Dinner plans were to just walk to the hotel steakhouse, which we did. I got the 28 oz rump steak, which was their specialty. Alyce got a filet. All of the meat was very good. My steak was huge, but I managed to get it down.
Despite really not feeling like it, we did laundry after dinner (this was a long day). This would be our last opportunity to use a washer dryer on our own for the rest of the trip, so we would have been fools to pass.
Once the laundry was all finished, we called it a night and got some needed rest.
Day 3 (Coonawarra)
Today, we had just a quick hour or so drive to Coonawarra allowing us to get in a pretty full day of wine tasting. This was the main reason for grinding out the extra two hours to Mt. Gambier the day before.
Checking out of the Barn was quick and easy, and we were in Coonawarra before we knew it.
Coonawarra is a “moderate to warm” wine region, which was a surprise to us because it was pretty damn hot while we were there (mid 90’s during the day in the middle of harvest). Though, that apparently was an unusual hot spell. Barossa valley is considered a hot climate for reference.

RECORD SET:
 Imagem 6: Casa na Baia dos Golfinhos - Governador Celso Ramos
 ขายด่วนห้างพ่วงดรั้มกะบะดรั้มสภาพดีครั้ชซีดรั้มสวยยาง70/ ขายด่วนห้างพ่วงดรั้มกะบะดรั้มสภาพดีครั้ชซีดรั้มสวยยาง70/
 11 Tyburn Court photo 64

---

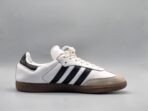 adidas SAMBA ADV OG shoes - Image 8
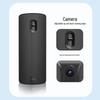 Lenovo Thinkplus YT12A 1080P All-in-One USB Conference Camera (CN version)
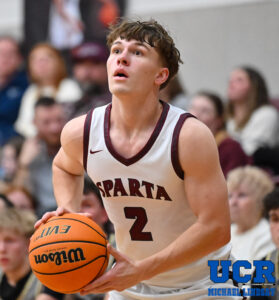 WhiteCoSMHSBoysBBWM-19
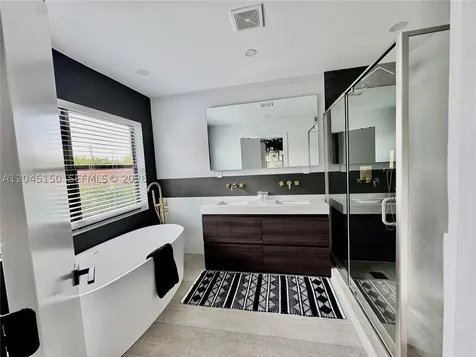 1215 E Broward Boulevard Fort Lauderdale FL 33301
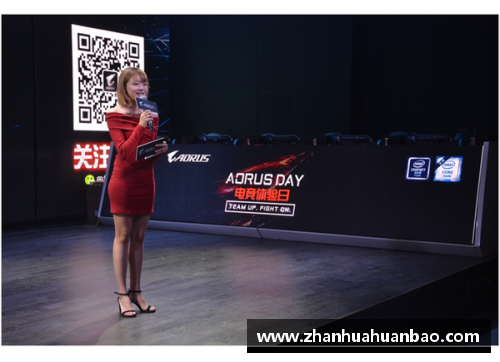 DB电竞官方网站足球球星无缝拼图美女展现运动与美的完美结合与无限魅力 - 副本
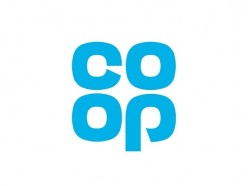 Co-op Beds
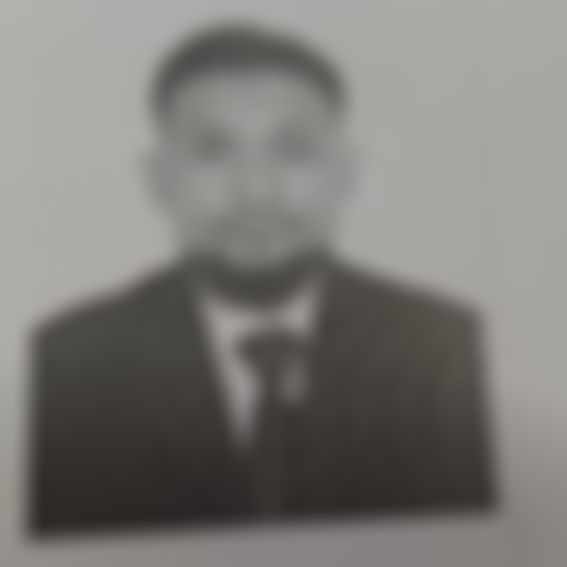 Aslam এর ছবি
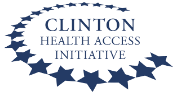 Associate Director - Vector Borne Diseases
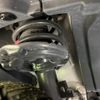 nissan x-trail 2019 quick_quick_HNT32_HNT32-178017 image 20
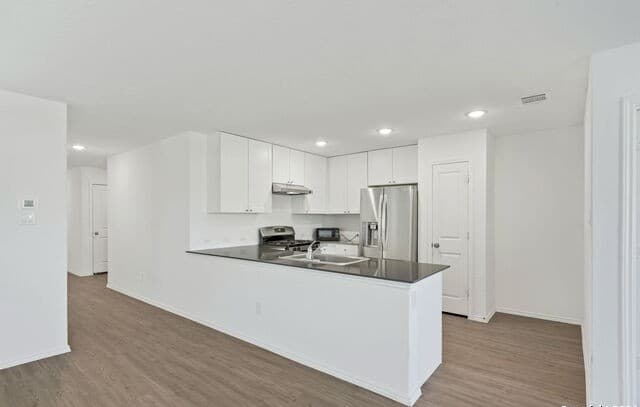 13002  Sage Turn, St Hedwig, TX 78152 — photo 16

THE TASK:
In the travel diary, what temperatures did the writer say they met in Coonawarra during the day?

ANSWER SPACE:
It was in the mid 90s during the day, in the middle of harvest.